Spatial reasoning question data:

★ ★ ★ ★ ★ ★ ★

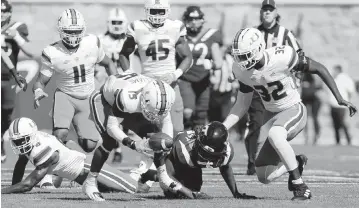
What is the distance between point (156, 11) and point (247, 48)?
2274 millimetres

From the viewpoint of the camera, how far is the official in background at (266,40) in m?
10.9

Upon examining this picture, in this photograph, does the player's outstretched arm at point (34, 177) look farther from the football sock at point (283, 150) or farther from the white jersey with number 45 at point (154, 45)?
the white jersey with number 45 at point (154, 45)

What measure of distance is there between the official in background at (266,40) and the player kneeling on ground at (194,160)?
8.39 feet

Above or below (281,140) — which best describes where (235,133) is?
below

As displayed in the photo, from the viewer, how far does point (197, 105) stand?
1250 centimetres

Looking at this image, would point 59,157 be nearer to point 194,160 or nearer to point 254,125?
point 194,160

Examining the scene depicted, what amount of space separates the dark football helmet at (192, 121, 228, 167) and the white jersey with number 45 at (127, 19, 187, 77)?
2.27 metres

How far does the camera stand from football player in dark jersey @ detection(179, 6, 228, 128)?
1231 centimetres

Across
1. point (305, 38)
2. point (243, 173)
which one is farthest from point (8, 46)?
point (305, 38)

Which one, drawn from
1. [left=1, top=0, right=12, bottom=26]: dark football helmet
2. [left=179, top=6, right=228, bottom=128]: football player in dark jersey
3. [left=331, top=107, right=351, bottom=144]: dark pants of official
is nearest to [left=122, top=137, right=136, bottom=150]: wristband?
[left=179, top=6, right=228, bottom=128]: football player in dark jersey

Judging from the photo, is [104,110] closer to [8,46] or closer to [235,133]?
[8,46]

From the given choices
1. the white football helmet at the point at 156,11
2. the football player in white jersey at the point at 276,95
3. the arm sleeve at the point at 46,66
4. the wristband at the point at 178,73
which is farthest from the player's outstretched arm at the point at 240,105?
the arm sleeve at the point at 46,66

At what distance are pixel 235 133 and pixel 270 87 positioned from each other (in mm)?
13120

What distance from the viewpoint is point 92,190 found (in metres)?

★ ★ ★ ★ ★ ★ ★

Directions
Write out all the items again, changing "official" to "referee" everywhere it appears and keeping everything else the same. Leave the pictures out.

Reply
What is the distance between point (156, 11) and point (247, 48)?
2274 millimetres

From the viewpoint of the camera, how far is the referee in background at (266,40) in m?
10.9

Upon examining this picture, in this photograph, does the player's outstretched arm at point (34, 177) look farther from the football sock at point (283, 150) or farther from the white jersey with number 45 at point (154, 45)?
the white jersey with number 45 at point (154, 45)

What measure of distance is there between the referee in background at (266,40) and the player kneeling on ground at (194,160)?
8.39 feet

Above or below (281,140) — which best describes where (235,133) is?
below

As displayed in the photo, from the viewer, how far does point (197, 105) stand?
1250 centimetres

Looking at this image, would point 59,157 be nearer to point 194,160 or nearer to point 254,125?
point 194,160

Examining the scene depicted, what amount of space separates the dark football helmet at (192, 121, 228, 167) and the white jersey with number 45 at (127, 19, 187, 77)?
2.27 metres

How far does the camera stand from football player in dark jersey @ detection(179, 6, 228, 128)?
1231 centimetres

Across
1. point (305, 38)
2. point (243, 173)
which one is farthest from point (8, 46)?
point (305, 38)

Which one, drawn from
1. [left=1, top=0, right=12, bottom=26]: dark football helmet
2. [left=179, top=6, right=228, bottom=128]: football player in dark jersey
3. [left=331, top=107, right=351, bottom=144]: dark pants of referee
is nearest to [left=122, top=137, right=136, bottom=150]: wristband?
[left=179, top=6, right=228, bottom=128]: football player in dark jersey

Judging from the photo, is [104,110] closer to [8,46] or closer to [235,133]?
[8,46]

From the given choices
1. the white football helmet at the point at 156,11
2. the football player in white jersey at the point at 276,95
3. the arm sleeve at the point at 46,66
4. the wristband at the point at 178,73
which is farthest from the player's outstretched arm at the point at 240,105?
the arm sleeve at the point at 46,66

At what distance are pixel 235 133 and pixel 270 87 positioned from each other (in mm)?
13120

What distance from the viewpoint is point 92,190 found (in metres)?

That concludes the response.